Книги Проза Юрий Мамлеев Другой страница 23

Изменить размер шрифта - +

Потом это прекратилось. Такие моменты с кем не бывают — их обычно запоминают, но они не довлеют. Не довлели слишком они и над Алёнушкой.

Ее подлинные страхи развились потом — к юности. Имя им было — сознание своей смертности и возможность гибели в любой момент. Как нежное адское пламя это сознание кормило ее воображение. Судорога ужаса охватывала ее, даже когда она переходила улицу. В метро ей казалось, что поезд застрянет, и она задохнется в черном подземелье. В автомобиле ей грезились катастрофы, мозги на тротуаре. Она умоляла, чтоб ехали тише, даже не в смысле скорости, а тише вообще, чтобы мир их не заметил.

— Невозможно так все время дрожать за свою жизнь, — укоряла ее мамаша, — В конце концов, ты же умница, верующая, сколько книг прочла… Ведь смерть — это не конец.

Алёна лучше ее знала об этом, но идея фикс ее была такова: жить здесь и сейчас, причем так, чтобы вечность, точнее вечное ее бытие, ее вечное «Я» присутствовало не где-то «там», а здесь, сейчас, при ней. И она действительно чувствовала это присутствие, но ей тайно-надрывно хотелось, чтобы это состояние всегда было с ней. Всякие изменения вроде смерти, распада этой жизни вызывали в ней ужас именно потому, что она слишком любила себя неизменную. А что будет после смерти — в конце концов ей неизвестно. «От добра добра не ищут», — самозабвенно думала она.

Много раз Вадим пытался вывести ее из лабиринта ее страхов, но напрасно.

— Алёна, то, что ты испытываешь, это финальное безумие и смертельный парадокс, — убеждал он ее. — Как можно быть верующей, столько знать о бессмертии, о продолжении жизни души и духа после смерти — и так бояться всего, что тебя окружает. Твой ум болен или надломлен.

— Я все понимаю, — ответила Алёна. — Но есть сила выше понимания.

Вадим уже год был совершенно очарован ею, но у него был какой-то таинственный соперник, с которым Алёна уже давно, но не постоянно, жила. Поэтому пока речь шла только о дружбе.

Загадочные реплики Алёны выводили Вадима из себя, но одновременно еще больше заколдовывали его. В глаза Алёны он вообще не мог смотреть более минуты, настолько они казались ему живой, но отрешенной одновременно, голубой бездной.

Когда от какого-нибудь случайного звука дрожь внезапно пробегала по ее спине, — Вадим терял всякое душевное равновесие.

Он и страдал и боялся за нее, и ужас охватывал его при мысли о ее гибели.

Еще одно мучило его: Алёна была художницей, и дух ее картин был на редкость близок к его собственным безумным картинам.

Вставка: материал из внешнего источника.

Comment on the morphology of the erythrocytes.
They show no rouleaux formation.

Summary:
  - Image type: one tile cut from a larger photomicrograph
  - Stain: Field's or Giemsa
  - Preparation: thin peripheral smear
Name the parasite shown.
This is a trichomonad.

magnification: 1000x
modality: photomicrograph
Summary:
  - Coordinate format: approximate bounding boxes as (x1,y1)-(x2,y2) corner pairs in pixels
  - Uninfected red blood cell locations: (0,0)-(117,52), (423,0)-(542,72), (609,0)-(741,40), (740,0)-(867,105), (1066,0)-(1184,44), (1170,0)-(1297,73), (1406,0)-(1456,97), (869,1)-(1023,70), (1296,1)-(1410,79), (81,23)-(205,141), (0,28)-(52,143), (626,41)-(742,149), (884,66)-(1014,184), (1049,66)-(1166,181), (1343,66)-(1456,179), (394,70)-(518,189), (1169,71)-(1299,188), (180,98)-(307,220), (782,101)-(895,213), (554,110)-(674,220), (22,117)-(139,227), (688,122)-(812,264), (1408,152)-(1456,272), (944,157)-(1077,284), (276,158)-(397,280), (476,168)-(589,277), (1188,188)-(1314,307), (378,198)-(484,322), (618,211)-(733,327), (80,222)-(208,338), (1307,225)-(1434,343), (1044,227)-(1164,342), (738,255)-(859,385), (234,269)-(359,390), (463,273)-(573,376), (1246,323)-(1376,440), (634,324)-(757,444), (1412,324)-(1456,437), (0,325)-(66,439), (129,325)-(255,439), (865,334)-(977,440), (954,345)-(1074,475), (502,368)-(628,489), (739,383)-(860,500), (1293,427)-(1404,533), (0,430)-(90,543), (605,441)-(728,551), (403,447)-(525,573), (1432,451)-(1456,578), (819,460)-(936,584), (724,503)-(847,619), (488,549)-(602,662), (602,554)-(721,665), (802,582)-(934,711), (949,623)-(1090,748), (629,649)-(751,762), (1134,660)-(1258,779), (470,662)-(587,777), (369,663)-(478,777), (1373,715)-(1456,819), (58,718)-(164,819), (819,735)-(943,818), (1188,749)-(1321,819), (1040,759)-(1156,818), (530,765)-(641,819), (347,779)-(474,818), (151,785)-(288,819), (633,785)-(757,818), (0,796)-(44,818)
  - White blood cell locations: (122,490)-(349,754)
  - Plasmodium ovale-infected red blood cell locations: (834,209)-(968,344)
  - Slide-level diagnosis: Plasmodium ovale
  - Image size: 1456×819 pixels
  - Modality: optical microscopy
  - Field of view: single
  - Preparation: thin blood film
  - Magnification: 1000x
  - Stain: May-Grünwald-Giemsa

Алёна рисовала маслом большие полотна, где изображались стихийные духи; и окружающий нас и вылезающий иногда наружу, к нам, ближайший мир диковинных полумудрецов и монстров. Были они суровые, насупленные, с совершенно нечеловеческим взглядом и настолько сливались, к примеру, с природой, что сама природа становилась частью, проявлением их самих.

На человека они смотрели осуждающе. Но главным в картинах становился подтекст, истошный и бесконечный вопль бытия, выраженный в изгибах живых линий. И цвет был вовлекающим в себя.

Живопись Вадима была несколько иная, но в глубинах — до ошеломления схожая, так по крайней мере считал он сам и это духовное родство окончательно добивало его.

 

Алёна нежилась в плену своих страхов. Она была одна в своей квартире. Раздался телефонный звонок. Алёна улыбнулась и не спрашивая кто, сказала: приходи. Она не ошиблась, пришел Вадим. Алёна уже готовила завтрак. Картина, где созерцали себя в зеркале причудливые твари, стояла в гостиной на мольберте. Одна тварь смотрела на себя особенно пристально. Увидев картину Вадим вздрогнул: он только что закончил свою работу (о которой никто еще не знал), — гоголевский Вий смотрит на себя в зеркало и весь он отражается там: глаза не видимы.